In certain instances, the IRS Management has even employed its
authority to intimidate the actual taxpayers into fabricating
evidence against its own IRS employees. In return for their
compliance, the taxpayer may be offered a reduction in their taxes
or a "no change case." I also know that Management uses this same
power to extort fabricated evidence from IRS employees against their
own colleagues by offering cash awards, promotions, and lightened
work loads as rewards for their compliance. The unfavorable
information assembled by Management against its own employees is
used against those whom the IRS has identified as someone who is
unsupportive of its unwieldy methods of collection.
The IRS Inspection Division, which is somewhat akin to Internal
Affairs in a Police Department, has also been used as a tool by
Management to harass and intimidate its employees. However,
complaints to the IRS Inspection Division about possible Management
misconduct are routinely ignored, but often result in retaliation
against the IRS employee reporting the problem. This is due to the
fact that employees identities are disclosed when the Inspection
Division reports the infraction to Management.

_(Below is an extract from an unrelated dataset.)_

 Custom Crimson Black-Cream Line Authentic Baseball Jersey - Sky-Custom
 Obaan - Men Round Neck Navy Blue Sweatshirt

The IRS Mission Statement states, "The purpose of the Internal
Revenue Service is to collect the proper amount of tax revenue at
the least cost; serve the public by continually improving the
quality of our products and services; and perform in a manner
warranting the highest degree of public confidence in our integrity,
efficiency and fairness." I have actually witnessed IRS Management
manipulate income tax return figures just to increase their office
or division collection statistics! It did this through various means
including not permitting valid changes in a tax return that would
favor the taxpayer. To allow those changes would wipe out the
assessment placed by the IRS and run counter to the Management's
collection numbers.
For those who choose to fight, it automatically guarantees a
significant financial and emotional toll.

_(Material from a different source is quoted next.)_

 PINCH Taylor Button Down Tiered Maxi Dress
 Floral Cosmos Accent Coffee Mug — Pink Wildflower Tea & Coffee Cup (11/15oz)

Mr. Chairman - the American taxpayers are not stupid. They
clearly recognize unfairness. Under present IRS Management, it has
become so distorted that when reviewing a tax case it is now our job
to "stick it" to the taxpayer, rather than determine a substantially
correct tax assessment for that taxpayer. In the past, the latter
was our job. If our present task has changed, then the IRS Mission
Statement needs to be revamped to reflect what the Service's current
mission really is. And God help the taxpayers.
The IRS Mission Statement of the IRS Examination Division
states, "...Examination supports the mission of the Service
by...encouraging the correct reporting by taxpayers of income..."

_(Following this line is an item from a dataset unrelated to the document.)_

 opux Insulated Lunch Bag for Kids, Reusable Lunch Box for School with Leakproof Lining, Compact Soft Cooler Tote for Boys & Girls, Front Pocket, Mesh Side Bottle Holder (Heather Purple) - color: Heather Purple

Yet, in reality, when valid changes could be made by the IRS on
a taxpayer's return that favor that taxpayer, we are instructed not
to make those changes.
However, on the other hand, I know of certain IRS employees that
have been instructed by IRS Management not to conduct audits of
particular taxpayers who happen to be personal friends of someone in
IRS Management.
Far too often, the IRS Management automatically assumes that
everyone is a criminal. When a taxpayer comes to the IRS to
negotiate a tax payment issue in good faith, they are subjected to
provocative behavior on the part of the IRS in order to "set them
off." Management will then use the taxpayer's response as proof that
they are, in fact, a reactionary saying, "See, this person's a
troublemaker, a real hot head." Based on this pretext, the IRS can
then justify taking severe action contrary to the law in order to
pursue the collection. The immediate and direct consequence of these
actions is the deprivation of the taxpayer's lawful rights.
I look forward to your questions and I hope, that in some way, I
will have assisted you in restoring the IRS to a level of integrity
that will regain the respect of the American people.